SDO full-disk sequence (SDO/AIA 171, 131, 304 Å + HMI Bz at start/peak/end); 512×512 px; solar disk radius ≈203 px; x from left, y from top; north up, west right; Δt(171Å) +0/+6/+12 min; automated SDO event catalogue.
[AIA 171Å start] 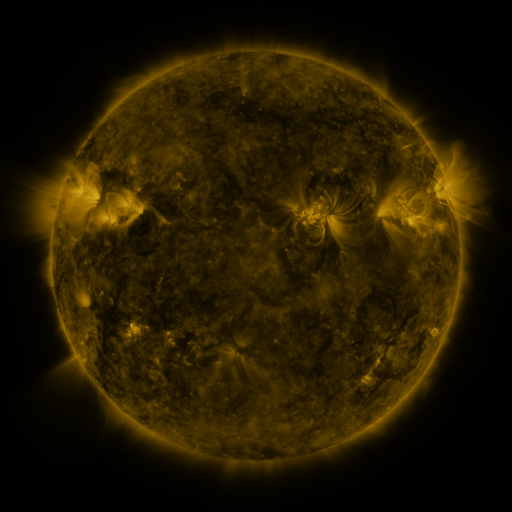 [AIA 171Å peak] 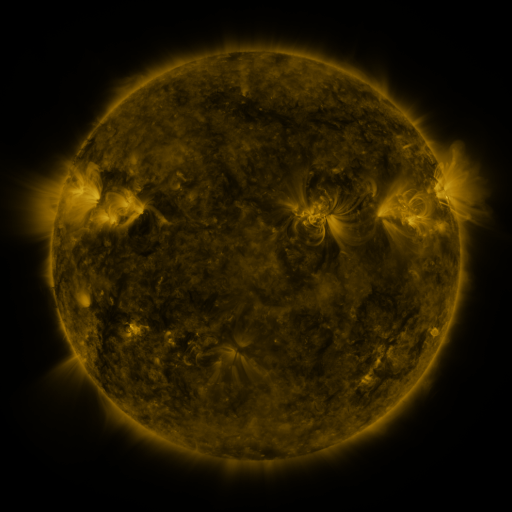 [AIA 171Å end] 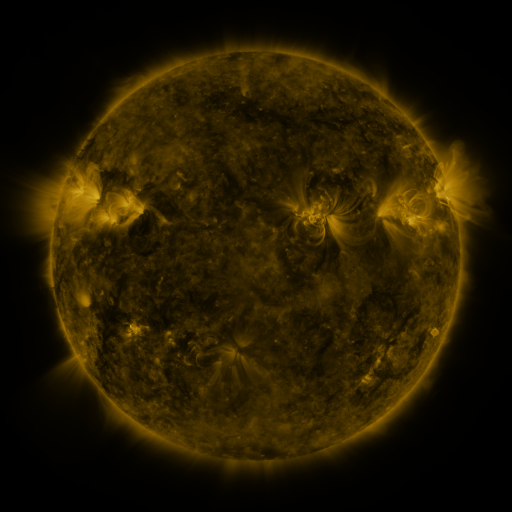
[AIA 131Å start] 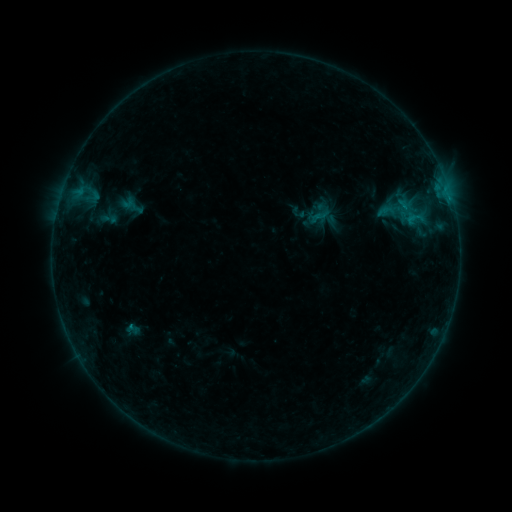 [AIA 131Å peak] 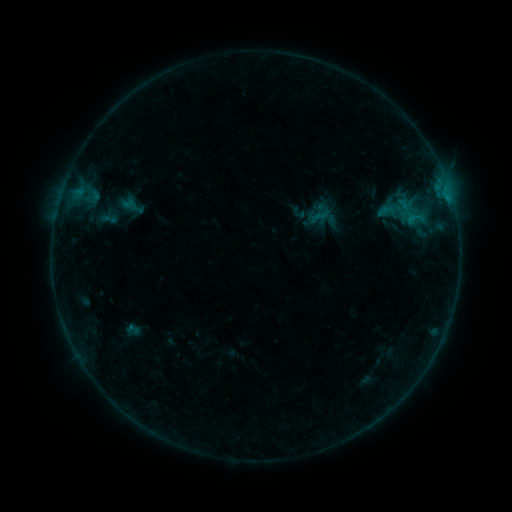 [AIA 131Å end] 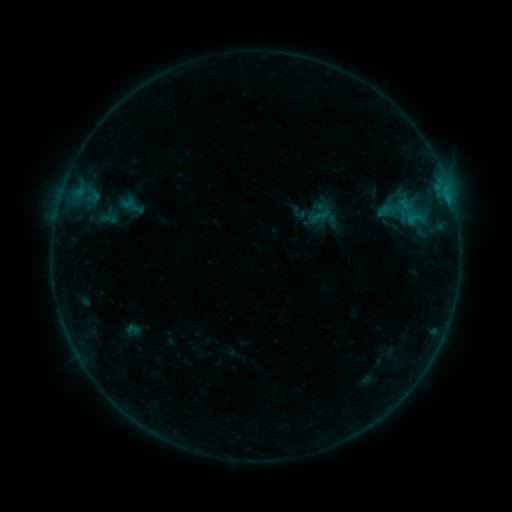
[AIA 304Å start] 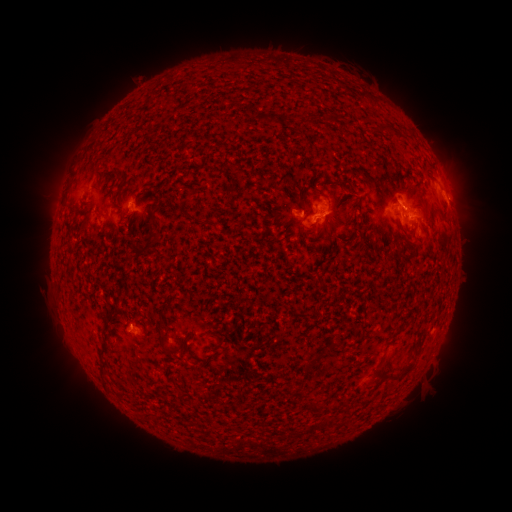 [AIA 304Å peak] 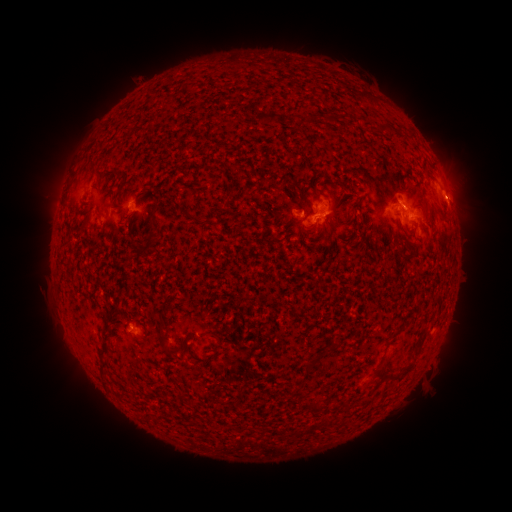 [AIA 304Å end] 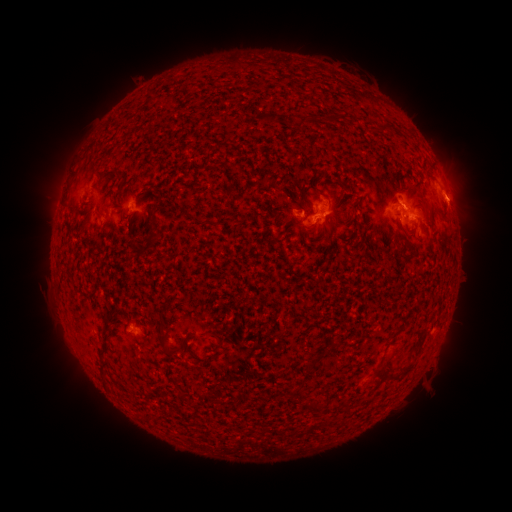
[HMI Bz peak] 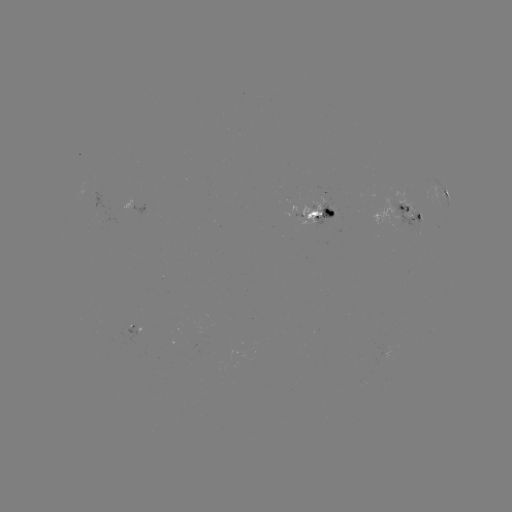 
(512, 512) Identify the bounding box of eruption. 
[425, 171, 488, 226].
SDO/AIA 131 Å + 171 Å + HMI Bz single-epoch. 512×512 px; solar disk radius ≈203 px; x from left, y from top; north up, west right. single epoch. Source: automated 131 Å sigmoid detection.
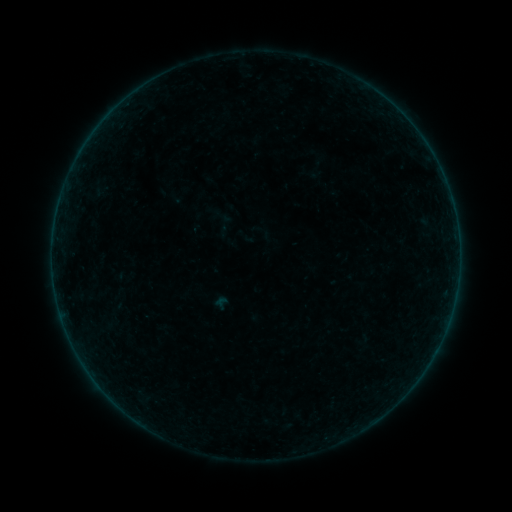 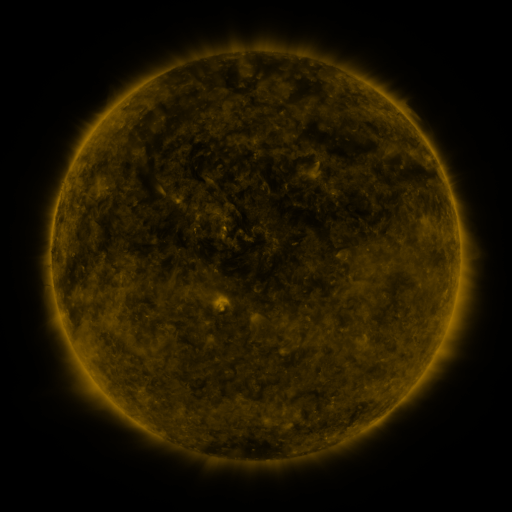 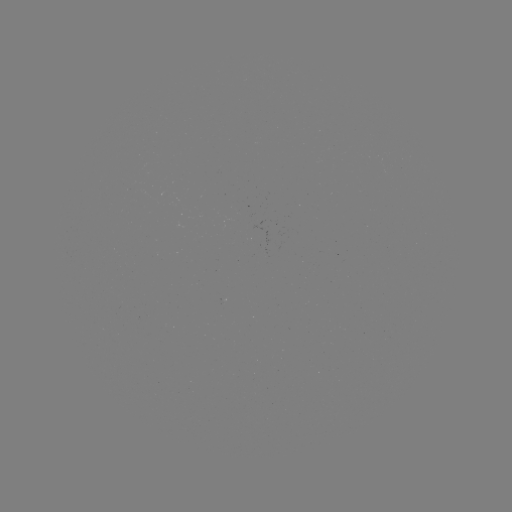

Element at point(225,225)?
sigmoid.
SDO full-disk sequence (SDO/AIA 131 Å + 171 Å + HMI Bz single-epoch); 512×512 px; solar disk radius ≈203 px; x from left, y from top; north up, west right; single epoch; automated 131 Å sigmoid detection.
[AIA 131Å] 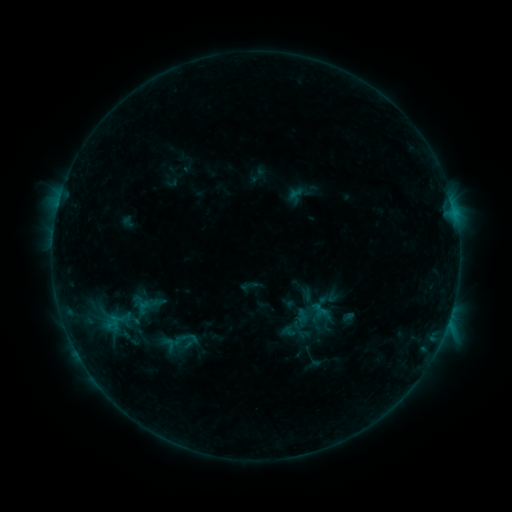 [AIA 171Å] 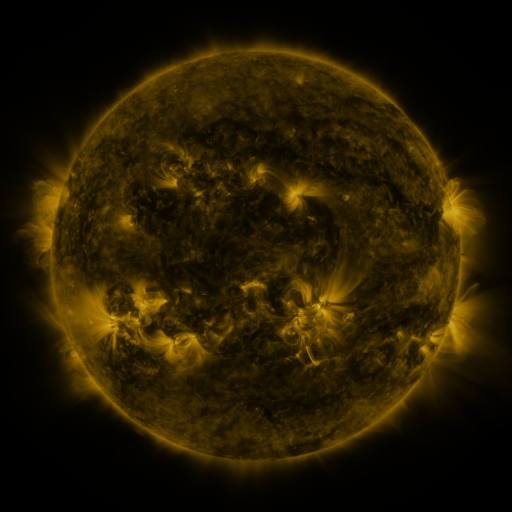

What needs to be done:
Extract each line of the records above that contains the string "sigmoid", matching its case exactly.

Solution below:
SDO/AIA 131 Å + 171 Å + HMI Bz single-epoch. 512×512 px; solar disk radius ≈203 px; x from left, y from top; north up, west right. single epoch. Source: automated 131 Å sigmoid detection.
sigmoid.
SDO full-disk sequence (SDO/AIA 131 Å + 171 Å + HMI Bz single-epoch); 512×512 px; solar disk radius ≈203 px; x from left, y from top; north up, west right; single epoch; automated 131 Å sigmoid detection.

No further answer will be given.